■ **Source extract**:

=====

One example of functional genomic regions subject to high levels of conservation are sequences encoding microRNAs (miRNAs). miRNAs are RNA molecules that bind to complementary sequences in the 3’ untranslated region of targeted mRNA molecules, causing gene silencing. How do we find evolutionary signatures for miRNA genes and their targets, and can we use these to gain new insights on their biological functions? We will see that this is a challenging task, as miRNAs leave a highly conserved but very subtle evolutionary signal.
Predicting the location of miRNA genes and their targets is a computationally challenging problem. We can look for “hairpin” regions, where we find nucleotide sequences that are complementary to each other and predict a hairpin structure. But out of 760,355 miRNA–like hairpins found in the cell, only 60–100 were true miRNAs. So to make any test that will give us regions statistically likely to be miRNAs, we need a test with 99.99% specificity.
Figure 4.25 is an example of the conservation pattern for miRNA genes. You can see the two hairpin structures conserved in the red and blue regions, with a region of low conservation in the middle. This pattern is characteristic of miRNAs.
By analyzing evolutionary and structural features specific to miRNA, we can use combinations of these features to pick out regions of miRNAs with >4,500-fold enrichment compared to random hairpins. The following are examples of features that help pick out miRNAs:
- miRNAs bind to highly conserved target motifs in the 3’ UTR
- miRNAs can be found in introns of known genes
- miRNAs have a preference for the positive strand of DNA and for transcription factors
- miRNAs are typically not found in exonic and repetitive elements of the genome (counter-example in Figure 4.29).
- Novel miRNAs may cluster with known miRNAs, especially if they are in the same family or have a common origin
These features of miRNA-coding regions can be grouped into structural families, enabling classifiers to be built based on known RNAs in each family. Energy considerations for RNA structure can be used to support this classification into families. Within each family, orthologous conservation(genes in different species for same function with common ancestral gene) and paralogous conservation (duplicated genes within same species that evolved to serve different functions) occurs.
- Correlation with conservation profile
- MFE of the consensus fold
- Structure conservation index
- Hairpin stability (MFE z-score)
- Number of asymmetric loops
- Number of symmetric loops
We can combine several features into one test by using a decision tree, as illustrated in Figure 4.28. At each node of the tree, a test is applied which determines which branch will be followed next. The tree is traversed starting from the root until a terminal node is reached, at which point the tree will output a classification. A decision tree can be trained using a body of classified genome subsequences, after which it can be used to predict whether new subsequences are miRNAs or not. In addition, many decision trees can be combined into a “random forest,” where several decision trees are trained. When a new nucleotide sequence needs to be classified, each tree votes on whether or not it is an miRNA, and then the votes are aggregated to determine the final classification.

=====

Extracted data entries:
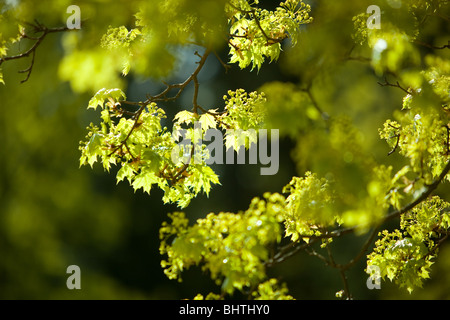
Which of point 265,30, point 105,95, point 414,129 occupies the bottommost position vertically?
point 414,129

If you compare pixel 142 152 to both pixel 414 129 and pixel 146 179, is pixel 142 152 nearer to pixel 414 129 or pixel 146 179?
pixel 146 179

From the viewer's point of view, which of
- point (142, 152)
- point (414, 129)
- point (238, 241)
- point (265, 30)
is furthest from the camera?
point (265, 30)

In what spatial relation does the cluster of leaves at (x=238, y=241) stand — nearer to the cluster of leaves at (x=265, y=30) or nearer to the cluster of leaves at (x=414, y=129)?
the cluster of leaves at (x=414, y=129)

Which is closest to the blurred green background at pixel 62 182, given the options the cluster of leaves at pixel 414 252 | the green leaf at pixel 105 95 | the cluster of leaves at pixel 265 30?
the cluster of leaves at pixel 414 252

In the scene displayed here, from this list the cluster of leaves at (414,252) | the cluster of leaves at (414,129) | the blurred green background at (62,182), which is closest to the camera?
the blurred green background at (62,182)

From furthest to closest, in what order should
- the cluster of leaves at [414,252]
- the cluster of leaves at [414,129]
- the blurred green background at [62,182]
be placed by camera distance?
the cluster of leaves at [414,252], the cluster of leaves at [414,129], the blurred green background at [62,182]

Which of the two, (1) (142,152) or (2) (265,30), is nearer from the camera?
(1) (142,152)

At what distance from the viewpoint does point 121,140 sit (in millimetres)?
3021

=====

■ **Task 1**: According to the microRNA text, how many of the 760,355 miRNA-like hairpins found in the cell were true miRNAs?
■ **Task 2**: Write the next part of the microRNA text, continuing after its final sentence.
The listing is separate material, apart from the microRNA text.

■ **Task answer 1**: Only 60–100 were true miRNAs.

■ **Task answer 2**:
Applying this technique to the fly genome showed 101 hairpins above the 0.95 cutoff, rediscovering 60 of 74 of known miRNAs, predicting 24 novel miRNAs that were experimentally validated, and finding an additional 17 candidates that showed evidence of diverse function.
Unusual miRNA Genes
The following four “surprises” were found when looking at specific miRNA genes:
Surprise 1 Both strands might be expressed and functional. For instance, in the miR–iab–4 gene, expression of the sense and antisense strands are seen in distinct embryonic domains. Both strands score > 0.95 for miRNA prediction.
Surprise 2 Some miRNAs might have multiple 5’ ends for a single miRNA arm, giving evidence for an imprecise start site. This could give rise to multiple mature products, each potentially with its own functional targets.
Surprise 3 High scoring miRNA* regions (the star arm is complementary to the actual miRNA sequence) are very highly expressed, giving rise to regions of the genome that are both highly expressed and contain functional elements.
Surprise 4 Both miR–10 and miR–10* have been shown to be very important Hox regulators, leading to the prediction that miRNAs could be “master Hox regulators”. Pages 10 and 11 of the first set of lecture 5 slides show the importance of miRNAs that form a network of regulation for different Hox genes.
Example: Re-examining ’dubious’ protein-coding genes
Two genes, CG31044 and CG33311 were independently rejected because their conservation patterns did not match those characteristic of a protein evolutionary signatures (see Section 4.5). They were identified as precursor miRNA based on genomic properties and high expression levels (Lin et al.). This is a rare example of miRNA being found in previously exonic sequences and illustrates the challenge of identifying miRNA evolutionary signatures.